Job
Write out all of the lines below word for word, leaving out the pictures.

(Spatial questions tied to pictures)
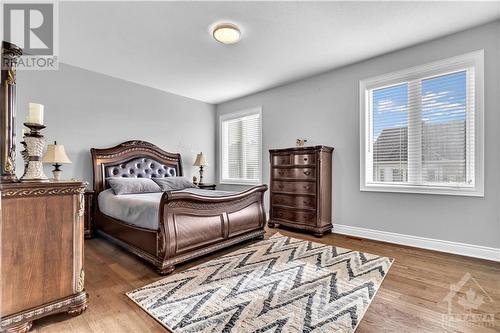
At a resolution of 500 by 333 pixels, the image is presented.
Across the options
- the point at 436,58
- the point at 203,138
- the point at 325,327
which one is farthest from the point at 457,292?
the point at 203,138

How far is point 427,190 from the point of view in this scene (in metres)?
2.93

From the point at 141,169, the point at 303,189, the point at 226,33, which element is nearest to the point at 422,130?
the point at 303,189

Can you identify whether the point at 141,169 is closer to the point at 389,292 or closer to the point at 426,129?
the point at 389,292

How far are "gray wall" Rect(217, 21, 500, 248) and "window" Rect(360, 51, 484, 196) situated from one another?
0.09m

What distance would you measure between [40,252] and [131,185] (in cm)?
207

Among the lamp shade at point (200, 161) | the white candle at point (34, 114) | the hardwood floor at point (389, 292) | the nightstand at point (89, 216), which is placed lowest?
the hardwood floor at point (389, 292)

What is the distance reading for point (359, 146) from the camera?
351 centimetres

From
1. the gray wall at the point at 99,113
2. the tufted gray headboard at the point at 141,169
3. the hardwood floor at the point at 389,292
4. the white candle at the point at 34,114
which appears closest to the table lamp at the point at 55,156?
the gray wall at the point at 99,113

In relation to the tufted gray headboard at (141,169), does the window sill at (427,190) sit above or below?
below

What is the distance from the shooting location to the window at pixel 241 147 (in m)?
4.90

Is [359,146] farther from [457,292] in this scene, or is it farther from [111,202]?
[111,202]

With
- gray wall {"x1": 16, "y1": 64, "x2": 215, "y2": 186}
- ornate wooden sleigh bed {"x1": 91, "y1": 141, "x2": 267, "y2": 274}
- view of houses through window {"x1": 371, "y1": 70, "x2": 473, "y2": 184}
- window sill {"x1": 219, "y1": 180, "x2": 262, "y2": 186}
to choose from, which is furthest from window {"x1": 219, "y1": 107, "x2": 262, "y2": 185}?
view of houses through window {"x1": 371, "y1": 70, "x2": 473, "y2": 184}

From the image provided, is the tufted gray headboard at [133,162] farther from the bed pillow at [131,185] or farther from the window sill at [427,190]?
the window sill at [427,190]

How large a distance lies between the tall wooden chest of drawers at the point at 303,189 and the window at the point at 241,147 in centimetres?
91
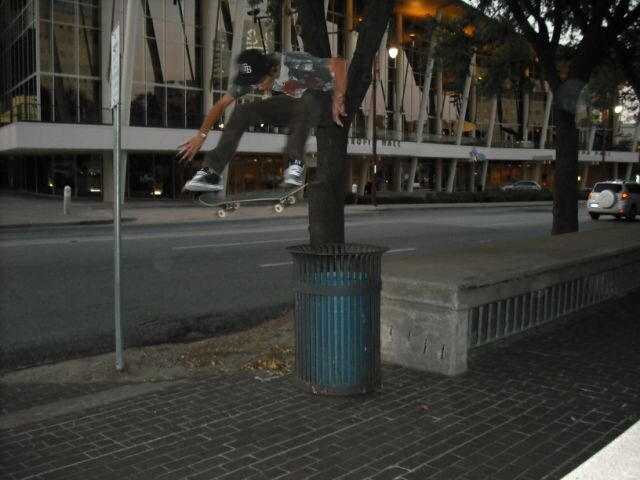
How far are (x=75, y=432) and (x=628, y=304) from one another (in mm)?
7199

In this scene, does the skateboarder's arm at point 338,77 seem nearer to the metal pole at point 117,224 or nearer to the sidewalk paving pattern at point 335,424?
the metal pole at point 117,224

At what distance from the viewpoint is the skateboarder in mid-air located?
4.09 m

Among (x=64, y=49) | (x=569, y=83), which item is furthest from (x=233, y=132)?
(x=64, y=49)

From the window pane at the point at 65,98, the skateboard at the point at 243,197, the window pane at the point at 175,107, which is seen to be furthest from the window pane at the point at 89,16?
the skateboard at the point at 243,197

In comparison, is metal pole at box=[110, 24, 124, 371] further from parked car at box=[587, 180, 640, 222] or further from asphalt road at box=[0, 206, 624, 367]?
parked car at box=[587, 180, 640, 222]

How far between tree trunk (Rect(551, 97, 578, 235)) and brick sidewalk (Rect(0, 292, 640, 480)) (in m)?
6.97

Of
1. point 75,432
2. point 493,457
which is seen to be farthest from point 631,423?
point 75,432

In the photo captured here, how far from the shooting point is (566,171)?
12359 mm

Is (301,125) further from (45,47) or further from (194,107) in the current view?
(194,107)

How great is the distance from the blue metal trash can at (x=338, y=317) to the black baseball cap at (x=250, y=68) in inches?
58.5

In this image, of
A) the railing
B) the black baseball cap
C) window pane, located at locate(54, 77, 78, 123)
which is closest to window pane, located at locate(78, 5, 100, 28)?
window pane, located at locate(54, 77, 78, 123)

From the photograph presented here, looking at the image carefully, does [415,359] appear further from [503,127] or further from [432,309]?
[503,127]

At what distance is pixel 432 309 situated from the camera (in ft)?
18.7

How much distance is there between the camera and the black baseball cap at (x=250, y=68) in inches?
157
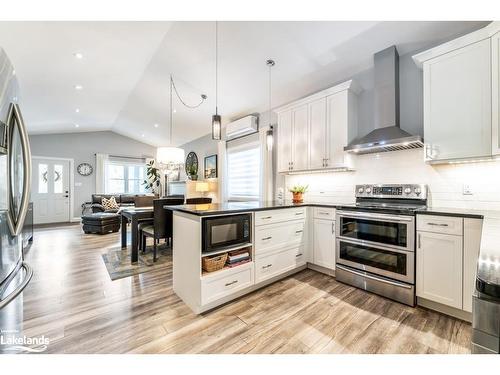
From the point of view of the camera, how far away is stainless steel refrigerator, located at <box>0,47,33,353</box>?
89cm

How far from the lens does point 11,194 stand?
959mm

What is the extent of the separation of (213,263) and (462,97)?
2.80m

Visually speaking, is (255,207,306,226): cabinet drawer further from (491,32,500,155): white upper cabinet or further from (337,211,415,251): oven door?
(491,32,500,155): white upper cabinet

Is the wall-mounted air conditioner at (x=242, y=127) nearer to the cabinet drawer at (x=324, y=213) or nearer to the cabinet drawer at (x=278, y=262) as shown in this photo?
the cabinet drawer at (x=324, y=213)

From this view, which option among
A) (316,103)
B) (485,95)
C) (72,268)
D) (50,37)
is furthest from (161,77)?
(485,95)

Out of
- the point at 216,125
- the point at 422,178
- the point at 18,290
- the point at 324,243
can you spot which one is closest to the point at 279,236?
the point at 324,243

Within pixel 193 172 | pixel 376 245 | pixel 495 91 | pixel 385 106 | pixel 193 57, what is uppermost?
pixel 193 57

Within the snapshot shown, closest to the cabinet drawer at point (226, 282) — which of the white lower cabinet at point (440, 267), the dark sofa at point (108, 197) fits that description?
the white lower cabinet at point (440, 267)

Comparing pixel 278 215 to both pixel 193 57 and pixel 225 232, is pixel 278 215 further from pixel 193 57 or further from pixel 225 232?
pixel 193 57

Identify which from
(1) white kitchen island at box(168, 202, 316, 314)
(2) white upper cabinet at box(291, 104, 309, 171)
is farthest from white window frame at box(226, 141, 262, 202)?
(1) white kitchen island at box(168, 202, 316, 314)

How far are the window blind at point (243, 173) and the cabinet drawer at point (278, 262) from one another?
1923 millimetres

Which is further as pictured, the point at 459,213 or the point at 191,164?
the point at 191,164

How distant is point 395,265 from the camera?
221 centimetres

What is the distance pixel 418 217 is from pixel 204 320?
7.15 ft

Correct output
At a resolution of 500 by 333 pixels, the image is presented.
Across the options
- the point at 436,58
- the point at 203,138
- the point at 325,327
which one is farthest from the point at 457,292?
the point at 203,138

How far is point 427,190 from the point of view in this scene (in metres)?
2.93

From the point at 141,169, the point at 303,189, the point at 226,33, which element is nearest to the point at 422,130?
the point at 303,189

Can you identify whether the point at 141,169 is closer to the point at 389,292 or closer to the point at 426,129?
the point at 389,292

How far are "gray wall" Rect(217, 21, 500, 248) and "window" Rect(360, 51, 484, 196) situated from one another?
0.09m

What distance would you measure between [40,252] and [131,185] (in cm)?
207

Among the lamp shade at point (200, 161) | the white candle at point (34, 114) | the hardwood floor at point (389, 292) | the nightstand at point (89, 216), which is placed lowest?
the hardwood floor at point (389, 292)

What is the distance reading for point (359, 146) from the camera?
351 centimetres

From
1. the gray wall at the point at 99,113
2. the tufted gray headboard at the point at 141,169
3. the hardwood floor at the point at 389,292
4. the white candle at the point at 34,114
which appears closest to the table lamp at the point at 55,156?
the gray wall at the point at 99,113

In relation to the tufted gray headboard at (141,169), does the window sill at (427,190) sit above or below?
below

What is the distance from the shooting location to the window at pixel 241 147 (in m)?
4.90

Is [359,146] farther from [457,292] in this scene, or is it farther from [111,202]?
[111,202]

With
- gray wall {"x1": 16, "y1": 64, "x2": 215, "y2": 186}
- ornate wooden sleigh bed {"x1": 91, "y1": 141, "x2": 267, "y2": 274}
- view of houses through window {"x1": 371, "y1": 70, "x2": 473, "y2": 184}
- window sill {"x1": 219, "y1": 180, "x2": 262, "y2": 186}
to choose from, which is furthest from window {"x1": 219, "y1": 107, "x2": 262, "y2": 185}?
view of houses through window {"x1": 371, "y1": 70, "x2": 473, "y2": 184}

From the image provided, is the tufted gray headboard at [133,162] farther from the bed pillow at [131,185] or farther from the window sill at [427,190]?
the window sill at [427,190]

How large a distance lies between the tall wooden chest of drawers at the point at 303,189 and the window at the point at 241,147 in centimetres?
91
How far are (x=75, y=432) and (x=628, y=304) from one another (in mm)?
7199

In this scene, does the skateboarder's arm at point 338,77 seem nearer to the metal pole at point 117,224 or nearer to the sidewalk paving pattern at point 335,424?
the metal pole at point 117,224

At what distance from the viewpoint is the skateboarder in mid-air located?
4.09 m

Among (x=64, y=49) | (x=569, y=83), which item is furthest from (x=233, y=132)?
(x=64, y=49)

From the window pane at the point at 65,98, the skateboard at the point at 243,197, the window pane at the point at 175,107, which is seen to be furthest from the window pane at the point at 89,16?
the skateboard at the point at 243,197

In comparison, is metal pole at box=[110, 24, 124, 371] further from parked car at box=[587, 180, 640, 222] or further from asphalt road at box=[0, 206, 624, 367]?
parked car at box=[587, 180, 640, 222]

How far between tree trunk (Rect(551, 97, 578, 235)) and brick sidewalk (Rect(0, 292, 640, 480)) (in m)?
6.97

Of
1. point 75,432
2. point 493,457
which is seen to be farthest from point 631,423?
point 75,432

In the photo captured here, how far from the shooting point is (566,171)?
12359 mm

Is (301,125) further from (45,47) or further from (194,107) in the current view?
(194,107)

How great is the distance from the blue metal trash can at (x=338, y=317) to the black baseball cap at (x=250, y=68) in inches?
58.5

In this image, of
A) the railing
B) the black baseball cap
C) window pane, located at locate(54, 77, 78, 123)
which is closest to window pane, located at locate(78, 5, 100, 28)?
window pane, located at locate(54, 77, 78, 123)

From the photograph presented here, looking at the image carefully, does [415,359] appear further from [503,127] or further from [432,309]?
[503,127]

At what distance is pixel 432 309 situated from the camera (in ft)?
18.7

How much distance is there between the camera and the black baseball cap at (x=250, y=68) in inches?
157
From the point of view of the camera, how far away is stainless steel refrigerator, located at <box>0,47,33,353</box>?
89cm

How far from the lens does point 11,194 stand?
959mm

What is the extent of the separation of (213,263) and (462,97)?
2.80m

Visually speaking, is (255,207,306,226): cabinet drawer further from (491,32,500,155): white upper cabinet or further from (337,211,415,251): oven door?
(491,32,500,155): white upper cabinet

Is the wall-mounted air conditioner at (x=242, y=127) nearer to the cabinet drawer at (x=324, y=213) or nearer to the cabinet drawer at (x=278, y=262) as shown in this photo?
the cabinet drawer at (x=324, y=213)

From this view, which option among
A) (316,103)
B) (485,95)
C) (72,268)
D) (50,37)
is furthest from (161,77)?
(485,95)

Out of
- the point at 216,125
- the point at 422,178
- the point at 18,290
- the point at 324,243
can you spot which one is closest to the point at 279,236?
the point at 324,243

Within pixel 193 172 | pixel 376 245 | pixel 495 91 | pixel 385 106 | pixel 193 57, what is uppermost?
pixel 193 57

Within the snapshot shown, closest to the cabinet drawer at point (226, 282) — which of the white lower cabinet at point (440, 267), the dark sofa at point (108, 197) fits that description?
the white lower cabinet at point (440, 267)

Comparing pixel 278 215 to both pixel 193 57 and pixel 225 232, is pixel 278 215 further from pixel 193 57 or further from pixel 225 232?
pixel 193 57

Identify which from
(1) white kitchen island at box(168, 202, 316, 314)
(2) white upper cabinet at box(291, 104, 309, 171)
is farthest from white window frame at box(226, 141, 262, 202)?
(1) white kitchen island at box(168, 202, 316, 314)

How far are the window blind at point (243, 173) and the cabinet drawer at point (278, 262) from one another?
1923 millimetres

Which is further as pictured, the point at 459,213 or the point at 191,164?
the point at 191,164

How distant is point 395,265 from the camera?
221 centimetres

What is the distance pixel 418 217 is from pixel 204 320?
7.15 ft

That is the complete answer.